### SUPPLIED INFORMATION

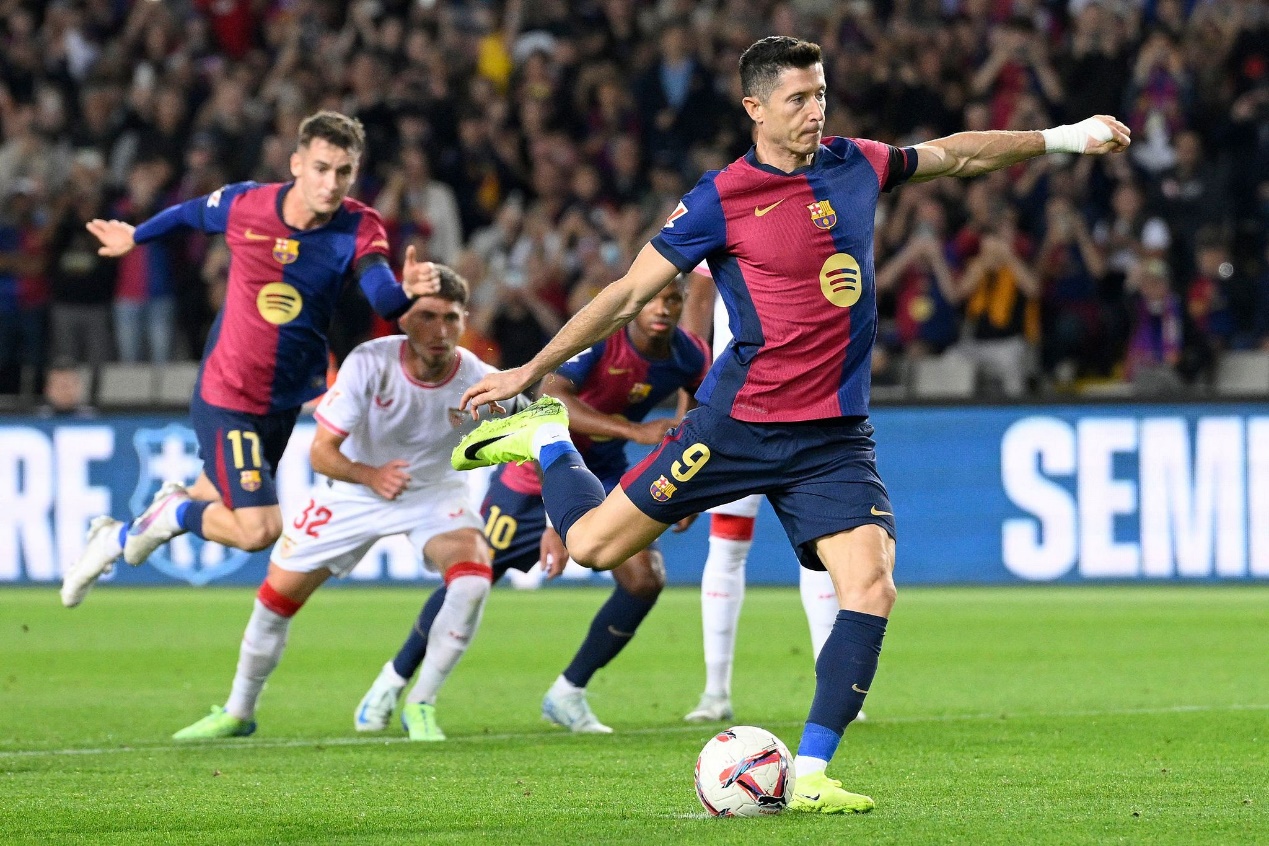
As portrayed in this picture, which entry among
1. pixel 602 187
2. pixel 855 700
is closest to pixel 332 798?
pixel 855 700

### WRITTEN EXERCISE
Can you copy out every row above word for word, leaving out the pictures?

### FINISHED ANSWER
As portrayed in this picture, which entry among
1. pixel 602 187
2. pixel 855 700
is closest to pixel 332 798?
pixel 855 700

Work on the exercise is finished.